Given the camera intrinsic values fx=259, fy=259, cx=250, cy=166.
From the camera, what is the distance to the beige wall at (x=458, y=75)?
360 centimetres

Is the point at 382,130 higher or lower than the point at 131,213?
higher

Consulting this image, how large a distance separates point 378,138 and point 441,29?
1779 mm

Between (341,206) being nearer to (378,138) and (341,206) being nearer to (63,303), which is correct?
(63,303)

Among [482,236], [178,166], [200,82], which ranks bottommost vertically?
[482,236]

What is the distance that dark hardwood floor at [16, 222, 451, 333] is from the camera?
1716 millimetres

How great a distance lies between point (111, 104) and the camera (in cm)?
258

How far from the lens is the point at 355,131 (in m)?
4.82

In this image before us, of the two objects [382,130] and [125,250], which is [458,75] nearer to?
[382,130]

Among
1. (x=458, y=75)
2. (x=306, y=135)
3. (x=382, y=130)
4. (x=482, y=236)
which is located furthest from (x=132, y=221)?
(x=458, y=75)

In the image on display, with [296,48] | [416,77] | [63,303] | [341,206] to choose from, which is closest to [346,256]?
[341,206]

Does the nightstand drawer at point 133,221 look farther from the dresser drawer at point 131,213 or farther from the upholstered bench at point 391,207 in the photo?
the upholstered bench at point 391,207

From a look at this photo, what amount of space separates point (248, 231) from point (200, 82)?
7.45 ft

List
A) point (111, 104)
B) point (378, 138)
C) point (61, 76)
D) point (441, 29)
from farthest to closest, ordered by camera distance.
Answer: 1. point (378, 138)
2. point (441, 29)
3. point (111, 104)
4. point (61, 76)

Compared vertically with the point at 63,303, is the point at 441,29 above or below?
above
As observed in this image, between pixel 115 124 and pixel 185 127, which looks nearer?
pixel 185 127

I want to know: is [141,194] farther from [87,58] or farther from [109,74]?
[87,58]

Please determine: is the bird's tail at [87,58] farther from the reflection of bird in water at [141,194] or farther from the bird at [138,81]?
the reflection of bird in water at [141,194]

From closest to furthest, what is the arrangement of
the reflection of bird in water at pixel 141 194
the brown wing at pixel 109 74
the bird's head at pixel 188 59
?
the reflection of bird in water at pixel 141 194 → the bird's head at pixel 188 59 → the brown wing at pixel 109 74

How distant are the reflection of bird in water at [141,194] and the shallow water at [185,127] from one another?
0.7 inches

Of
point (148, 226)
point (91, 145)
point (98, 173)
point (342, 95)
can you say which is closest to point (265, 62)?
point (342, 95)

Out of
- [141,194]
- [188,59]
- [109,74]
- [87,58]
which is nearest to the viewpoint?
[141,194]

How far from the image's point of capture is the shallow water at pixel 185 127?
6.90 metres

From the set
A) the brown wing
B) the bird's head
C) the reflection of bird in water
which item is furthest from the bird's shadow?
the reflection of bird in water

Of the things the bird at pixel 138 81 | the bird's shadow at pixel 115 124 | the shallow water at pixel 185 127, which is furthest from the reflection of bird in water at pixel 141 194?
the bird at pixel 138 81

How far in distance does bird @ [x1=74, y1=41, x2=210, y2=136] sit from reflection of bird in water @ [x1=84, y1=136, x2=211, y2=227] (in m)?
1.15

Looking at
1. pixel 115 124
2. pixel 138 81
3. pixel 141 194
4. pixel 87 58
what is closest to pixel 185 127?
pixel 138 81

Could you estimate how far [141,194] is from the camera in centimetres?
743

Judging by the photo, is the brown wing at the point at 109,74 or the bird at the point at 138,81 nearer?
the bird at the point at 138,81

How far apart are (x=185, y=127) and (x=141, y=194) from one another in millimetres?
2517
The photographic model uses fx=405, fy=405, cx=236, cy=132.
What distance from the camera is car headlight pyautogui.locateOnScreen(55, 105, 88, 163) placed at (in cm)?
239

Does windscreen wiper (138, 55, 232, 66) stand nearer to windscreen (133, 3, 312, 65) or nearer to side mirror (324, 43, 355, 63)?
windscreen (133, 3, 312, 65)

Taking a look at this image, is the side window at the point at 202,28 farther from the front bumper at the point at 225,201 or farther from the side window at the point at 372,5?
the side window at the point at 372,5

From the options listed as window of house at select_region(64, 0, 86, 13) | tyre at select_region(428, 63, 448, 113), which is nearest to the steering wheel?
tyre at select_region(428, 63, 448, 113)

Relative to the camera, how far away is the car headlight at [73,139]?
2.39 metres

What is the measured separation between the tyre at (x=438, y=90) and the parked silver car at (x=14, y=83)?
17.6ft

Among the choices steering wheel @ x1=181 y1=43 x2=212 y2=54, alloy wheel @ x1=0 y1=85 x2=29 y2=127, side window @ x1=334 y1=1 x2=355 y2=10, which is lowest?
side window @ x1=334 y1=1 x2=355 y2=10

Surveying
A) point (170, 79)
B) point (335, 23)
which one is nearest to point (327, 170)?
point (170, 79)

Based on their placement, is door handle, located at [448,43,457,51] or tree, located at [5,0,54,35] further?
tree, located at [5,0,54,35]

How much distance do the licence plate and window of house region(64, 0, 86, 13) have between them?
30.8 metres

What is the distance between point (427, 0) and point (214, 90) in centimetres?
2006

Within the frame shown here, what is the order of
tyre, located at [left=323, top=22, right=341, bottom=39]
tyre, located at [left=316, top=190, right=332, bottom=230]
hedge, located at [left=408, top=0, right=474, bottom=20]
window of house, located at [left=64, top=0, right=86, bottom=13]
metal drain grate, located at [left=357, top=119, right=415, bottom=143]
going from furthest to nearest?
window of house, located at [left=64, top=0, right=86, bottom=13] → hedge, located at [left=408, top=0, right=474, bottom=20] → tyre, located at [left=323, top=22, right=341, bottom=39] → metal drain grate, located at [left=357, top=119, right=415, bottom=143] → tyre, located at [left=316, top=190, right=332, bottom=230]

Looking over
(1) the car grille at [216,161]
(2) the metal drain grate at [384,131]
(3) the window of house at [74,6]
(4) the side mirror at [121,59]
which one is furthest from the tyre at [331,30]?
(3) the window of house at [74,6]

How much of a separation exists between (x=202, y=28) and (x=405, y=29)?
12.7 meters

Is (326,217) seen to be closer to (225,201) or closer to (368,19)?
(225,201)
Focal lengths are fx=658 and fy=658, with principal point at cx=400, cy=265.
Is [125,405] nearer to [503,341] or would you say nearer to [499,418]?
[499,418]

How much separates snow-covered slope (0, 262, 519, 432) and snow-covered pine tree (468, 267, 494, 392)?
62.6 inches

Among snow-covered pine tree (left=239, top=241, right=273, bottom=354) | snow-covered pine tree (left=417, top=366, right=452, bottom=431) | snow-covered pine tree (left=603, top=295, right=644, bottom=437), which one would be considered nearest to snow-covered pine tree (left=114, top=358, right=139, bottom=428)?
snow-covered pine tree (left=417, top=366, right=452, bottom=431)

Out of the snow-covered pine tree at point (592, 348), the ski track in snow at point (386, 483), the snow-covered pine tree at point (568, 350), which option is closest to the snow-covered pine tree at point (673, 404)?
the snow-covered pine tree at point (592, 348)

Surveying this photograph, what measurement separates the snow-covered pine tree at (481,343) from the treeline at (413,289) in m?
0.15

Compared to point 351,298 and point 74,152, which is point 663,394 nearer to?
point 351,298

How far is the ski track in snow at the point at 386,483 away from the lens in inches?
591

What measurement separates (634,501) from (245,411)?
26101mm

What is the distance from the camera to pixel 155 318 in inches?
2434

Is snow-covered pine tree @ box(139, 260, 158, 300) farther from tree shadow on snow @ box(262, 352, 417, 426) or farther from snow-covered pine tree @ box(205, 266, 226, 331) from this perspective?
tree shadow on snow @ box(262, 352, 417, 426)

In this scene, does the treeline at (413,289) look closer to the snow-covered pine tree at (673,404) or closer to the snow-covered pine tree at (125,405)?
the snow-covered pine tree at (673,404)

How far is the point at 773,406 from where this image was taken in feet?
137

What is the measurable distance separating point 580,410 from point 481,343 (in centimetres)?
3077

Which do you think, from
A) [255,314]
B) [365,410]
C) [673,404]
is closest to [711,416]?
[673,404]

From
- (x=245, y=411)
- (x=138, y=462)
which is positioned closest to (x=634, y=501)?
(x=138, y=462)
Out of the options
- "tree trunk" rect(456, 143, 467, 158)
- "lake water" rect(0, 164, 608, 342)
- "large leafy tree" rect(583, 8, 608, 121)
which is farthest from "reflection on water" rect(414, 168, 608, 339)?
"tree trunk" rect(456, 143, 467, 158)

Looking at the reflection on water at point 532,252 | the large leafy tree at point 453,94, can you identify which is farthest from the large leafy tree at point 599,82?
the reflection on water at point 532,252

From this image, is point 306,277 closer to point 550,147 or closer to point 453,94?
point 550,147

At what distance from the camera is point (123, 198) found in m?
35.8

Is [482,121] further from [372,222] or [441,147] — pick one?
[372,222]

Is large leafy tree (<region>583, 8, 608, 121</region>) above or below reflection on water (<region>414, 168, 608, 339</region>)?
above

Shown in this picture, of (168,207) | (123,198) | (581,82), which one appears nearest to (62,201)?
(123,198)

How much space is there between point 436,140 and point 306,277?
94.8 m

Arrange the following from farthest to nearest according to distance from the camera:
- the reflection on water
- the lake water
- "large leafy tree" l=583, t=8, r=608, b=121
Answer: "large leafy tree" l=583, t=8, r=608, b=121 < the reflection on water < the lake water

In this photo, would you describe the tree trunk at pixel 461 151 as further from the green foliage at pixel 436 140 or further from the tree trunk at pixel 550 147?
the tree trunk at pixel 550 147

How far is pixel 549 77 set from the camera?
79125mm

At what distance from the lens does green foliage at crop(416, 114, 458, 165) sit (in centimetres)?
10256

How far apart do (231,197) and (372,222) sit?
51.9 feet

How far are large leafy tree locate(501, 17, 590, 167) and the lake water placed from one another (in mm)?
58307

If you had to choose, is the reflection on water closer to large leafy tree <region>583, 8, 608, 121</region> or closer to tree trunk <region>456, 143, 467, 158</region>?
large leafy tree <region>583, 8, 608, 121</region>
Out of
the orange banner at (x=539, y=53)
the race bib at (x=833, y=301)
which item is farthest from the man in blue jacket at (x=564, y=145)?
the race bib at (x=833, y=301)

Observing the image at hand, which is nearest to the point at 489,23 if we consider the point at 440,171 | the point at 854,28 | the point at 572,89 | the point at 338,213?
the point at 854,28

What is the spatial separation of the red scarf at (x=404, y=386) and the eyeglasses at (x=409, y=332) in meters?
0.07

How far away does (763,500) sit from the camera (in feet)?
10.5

» Work instructions
Rewrite the records from the line containing "What is the distance between" through the line containing "right=86, bottom=13] →" as a JSON list of strings, one string per line, leaving out blank lines.

» The output
[
  "What is the distance between point (427, 0) and point (214, 90) in centimetres?",
  "2006",
  "Within the frame shown here, what is the order of",
  "tyre, located at [left=323, top=22, right=341, bottom=39]",
  "tyre, located at [left=316, top=190, right=332, bottom=230]",
  "hedge, located at [left=408, top=0, right=474, bottom=20]",
  "window of house, located at [left=64, top=0, right=86, bottom=13]",
  "metal drain grate, located at [left=357, top=119, right=415, bottom=143]",
  "going from furthest to nearest?",
  "window of house, located at [left=64, top=0, right=86, bottom=13] → hedge, located at [left=408, top=0, right=474, bottom=20] → tyre, located at [left=323, top=22, right=341, bottom=39] → metal drain grate, located at [left=357, top=119, right=415, bottom=143] → tyre, located at [left=316, top=190, right=332, bottom=230]"
]